Blogger templates

Senin, 26 Juli 2021

Penggerak perekonomian itu bernama : Hutang

Oleh : Aminullah Yasin

(Mahasiswa Pascasarjana Ekonomi Syariah Institut Tazkia, Bogor) 


Jika kita bicara tentang hutang, mungkin yang terpikir dalam benak sebagian orang adalah menghindarinya (baik berhutang maupun memberi hutang). Berpikir bahwa keselamatan diri terletak dengan menghindari hutang memang tidak salah, namun  dalam skala makro hutang justru menjadi salah satu sumber kebaikan.
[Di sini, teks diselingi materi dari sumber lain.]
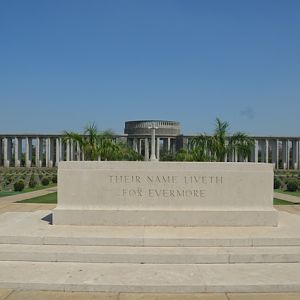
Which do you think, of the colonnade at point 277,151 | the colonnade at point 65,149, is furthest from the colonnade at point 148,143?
the colonnade at point 277,151

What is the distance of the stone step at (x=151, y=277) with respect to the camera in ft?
21.4

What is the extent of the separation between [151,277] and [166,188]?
146 inches

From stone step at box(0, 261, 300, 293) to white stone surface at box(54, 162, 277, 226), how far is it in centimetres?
276

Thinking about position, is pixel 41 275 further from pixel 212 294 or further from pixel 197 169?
pixel 197 169

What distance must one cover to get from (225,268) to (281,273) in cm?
101

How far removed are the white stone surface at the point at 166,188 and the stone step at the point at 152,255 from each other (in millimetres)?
2216

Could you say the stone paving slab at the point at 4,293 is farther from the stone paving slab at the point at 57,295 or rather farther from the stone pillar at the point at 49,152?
the stone pillar at the point at 49,152

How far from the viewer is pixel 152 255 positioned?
7727 millimetres

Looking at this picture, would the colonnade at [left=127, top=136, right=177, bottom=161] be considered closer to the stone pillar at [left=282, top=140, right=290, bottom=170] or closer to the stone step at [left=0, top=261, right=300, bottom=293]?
the stone pillar at [left=282, top=140, right=290, bottom=170]

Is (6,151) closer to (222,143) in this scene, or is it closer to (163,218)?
(222,143)

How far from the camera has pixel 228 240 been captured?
8.41 m

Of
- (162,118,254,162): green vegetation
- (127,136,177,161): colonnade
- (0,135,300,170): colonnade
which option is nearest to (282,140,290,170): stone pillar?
(0,135,300,170): colonnade

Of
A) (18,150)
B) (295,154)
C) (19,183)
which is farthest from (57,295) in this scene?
(18,150)

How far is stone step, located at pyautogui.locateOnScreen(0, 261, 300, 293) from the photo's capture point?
6535 mm
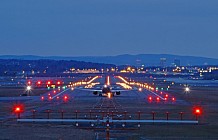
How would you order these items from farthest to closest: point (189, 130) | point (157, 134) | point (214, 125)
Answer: point (214, 125)
point (189, 130)
point (157, 134)

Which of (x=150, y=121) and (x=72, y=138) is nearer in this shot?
(x=72, y=138)

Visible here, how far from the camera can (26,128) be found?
45.3m

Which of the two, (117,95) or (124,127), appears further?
(117,95)

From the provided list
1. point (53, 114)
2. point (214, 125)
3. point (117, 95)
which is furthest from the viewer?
point (117, 95)

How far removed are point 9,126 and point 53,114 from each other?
12974mm

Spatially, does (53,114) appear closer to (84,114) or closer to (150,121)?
(84,114)

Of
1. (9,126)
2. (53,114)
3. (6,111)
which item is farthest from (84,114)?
(9,126)

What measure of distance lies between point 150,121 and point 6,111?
2025 cm

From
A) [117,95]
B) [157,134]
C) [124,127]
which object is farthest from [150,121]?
[117,95]

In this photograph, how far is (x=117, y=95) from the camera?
102m

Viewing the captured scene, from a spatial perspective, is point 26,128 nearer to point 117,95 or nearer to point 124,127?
point 124,127

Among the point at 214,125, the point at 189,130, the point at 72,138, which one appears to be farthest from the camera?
the point at 214,125

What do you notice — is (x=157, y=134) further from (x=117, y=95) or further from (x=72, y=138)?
(x=117, y=95)

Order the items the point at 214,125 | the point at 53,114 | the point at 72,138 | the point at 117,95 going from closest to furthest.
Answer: the point at 72,138 < the point at 214,125 < the point at 53,114 < the point at 117,95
Kebaikan yang sangat banyak. 

Tak salah Nabi shallallahu 'alaihi wa sallam memberikan motivasi tentang hutang. Mari kita renungkan beberapa hadits berikut:

ما من مسلم يقرض مسلما قرضا مرتين إلا كان كصدقتها مرة

"Tidaklah seorang muslim memberi hutang muslim lainnya dua kali, kecuali dia mendapatkan pahala seperti bersedekah satu kali" HR. Ibnu Majah, dihasankan oleh Al-Albani. 
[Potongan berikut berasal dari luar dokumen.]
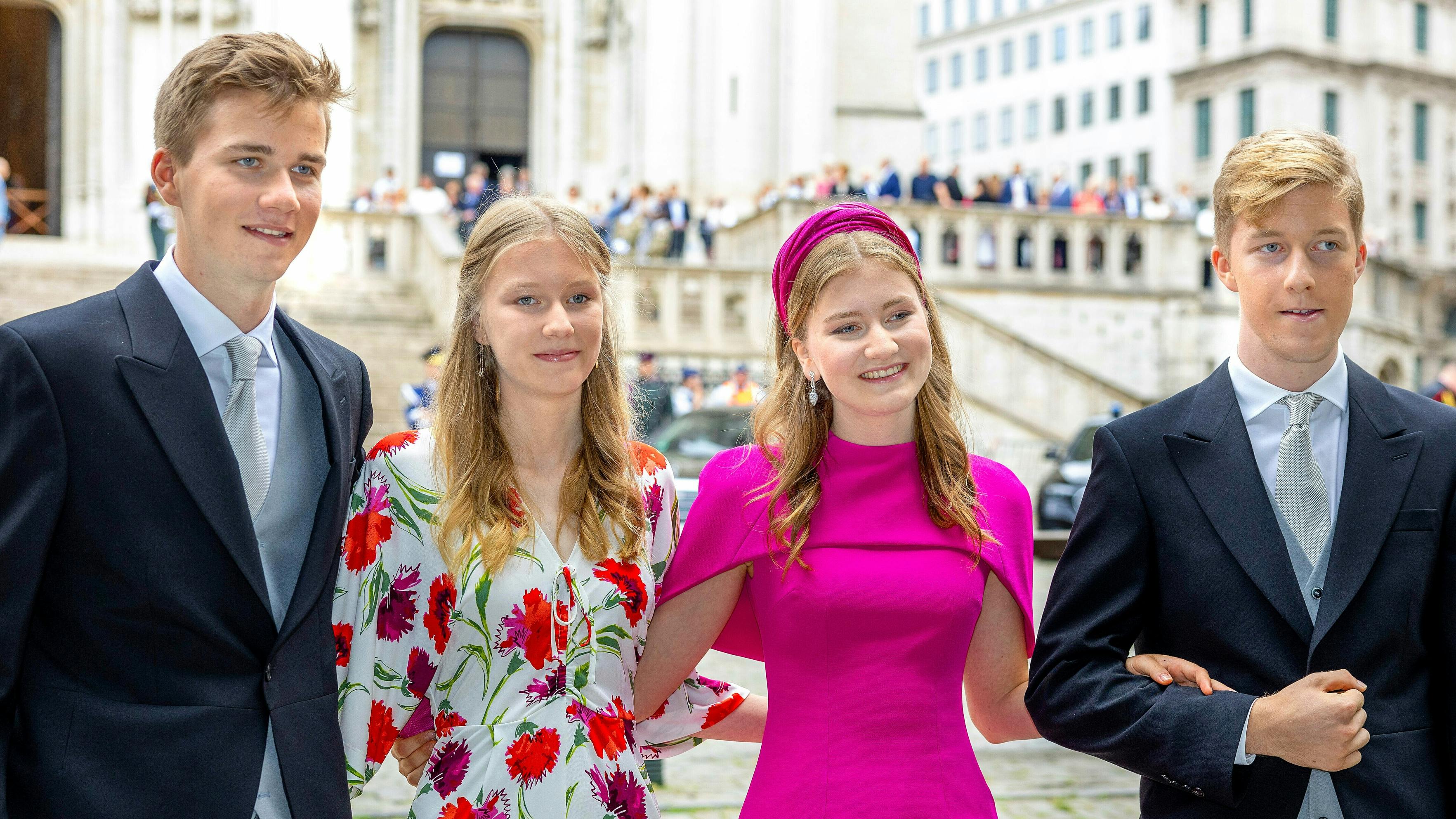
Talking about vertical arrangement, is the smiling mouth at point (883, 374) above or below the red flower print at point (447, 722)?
above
إن السلف يجري مجرى شطر الصدقة. 

"Hutang itu memiliki pahala setengah sedekah" HR. Ahmad, dishahihkan oleh Al-Albani. 

Dua hadits diatas secara jelas menyebutkan bahwa pahala menghutangi adalah setengah pahala sedekah. 
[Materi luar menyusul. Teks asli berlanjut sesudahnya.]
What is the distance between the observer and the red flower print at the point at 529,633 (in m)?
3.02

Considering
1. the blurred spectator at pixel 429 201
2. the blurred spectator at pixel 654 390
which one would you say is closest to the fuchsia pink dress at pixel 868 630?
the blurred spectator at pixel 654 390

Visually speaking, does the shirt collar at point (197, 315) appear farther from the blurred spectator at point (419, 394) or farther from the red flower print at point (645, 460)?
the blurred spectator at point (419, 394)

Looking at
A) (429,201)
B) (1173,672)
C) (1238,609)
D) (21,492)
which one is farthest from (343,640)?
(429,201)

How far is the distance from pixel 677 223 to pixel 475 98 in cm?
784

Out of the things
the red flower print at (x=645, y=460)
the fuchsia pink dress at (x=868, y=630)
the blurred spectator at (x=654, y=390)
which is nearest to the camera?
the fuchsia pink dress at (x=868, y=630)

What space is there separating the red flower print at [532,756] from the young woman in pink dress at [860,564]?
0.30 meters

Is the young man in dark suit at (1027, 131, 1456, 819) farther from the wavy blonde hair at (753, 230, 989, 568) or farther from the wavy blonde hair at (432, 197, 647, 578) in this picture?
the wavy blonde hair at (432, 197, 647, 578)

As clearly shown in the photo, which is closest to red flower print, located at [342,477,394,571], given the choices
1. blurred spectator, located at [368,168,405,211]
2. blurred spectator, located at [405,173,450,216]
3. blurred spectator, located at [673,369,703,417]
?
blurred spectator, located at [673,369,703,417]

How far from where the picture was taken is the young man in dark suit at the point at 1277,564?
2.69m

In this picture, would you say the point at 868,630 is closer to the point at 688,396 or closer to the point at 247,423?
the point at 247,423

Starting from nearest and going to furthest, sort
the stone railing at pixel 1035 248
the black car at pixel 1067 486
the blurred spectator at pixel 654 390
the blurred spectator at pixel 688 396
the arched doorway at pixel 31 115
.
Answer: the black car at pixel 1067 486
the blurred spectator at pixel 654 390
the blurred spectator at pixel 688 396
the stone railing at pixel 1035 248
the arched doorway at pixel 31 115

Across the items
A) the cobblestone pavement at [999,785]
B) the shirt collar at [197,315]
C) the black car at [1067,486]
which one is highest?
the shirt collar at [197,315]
Dalam hadits yg lain disebutkan :

كان رجل يداين الناس فكان يقول لفتاه: إذا أتيت معسرا فتجاوز عنه لعل الله أن يتجاوز عنا، قال: فلقي الله فتجاوز عنه

"Ada seorang lelaki yang menghutangi orang-orang, dia-pun memberi pesan kepada staffnya: "jika ada orang yg kesulitan (dalam melunasi hutang), maafkan saja, semoga Allah memaafkan kesalahan kita.". Nabi menegaskan: " Dia bertemu Allah dalam kondisi Allah memaafkan kesalahannya." HR. Al-Bukhari dan Muslim. 

من أنظر معسرا أو وضع عنه أظله الله في ظله 

"Barangsiapa menangguhkan hutang orang yg kesulitan atau merelakannya, maka Allah akan menaunginya dalam naungan-Nya" HR. Muslim. 

من أنظر معسرا كان له كل يوم صدقة، ومن أنظره بعد حله كان له مثليه في كل يوم صدقة.

"Barangsiapa menangguhkan hutang orang yg kesulitan, maka dia setiap hari mendapatkan pahala sedekah. Dan barangsiapa menagguhkan hutang tsb setelah jatuh temponya, maka baginya setiap hari dua kali pahala sedekah." HR. Ahmad, dishahuhkan oleh Al-Albani.

Tiga hadits diatas menyebutkan keutamaan lebih lanjut dari "praktik" hutang-piutang, dimana pahalanya tidak berhenti hanya saat memberikan hutang saja, namun berlanjut saat berada dalam masa penantian pelunasan, lalu berlanjut lagi saat memberikan penangguhan pelunasan.

Selain hadits-hadits diatas, keumuman banyak ayat-ayat Al-Qur'an dan hadits-hadits Nabi yang dapat dipahami tentang keutamaan hutang.

Memberi hutang memang beresiko tinggi, namun bukankah dalam dunia bisnis juga dikenal "jika ingin keuntungan tinggi, maka harus siap 'berspekulasi' dengan resiko tinggi" (!).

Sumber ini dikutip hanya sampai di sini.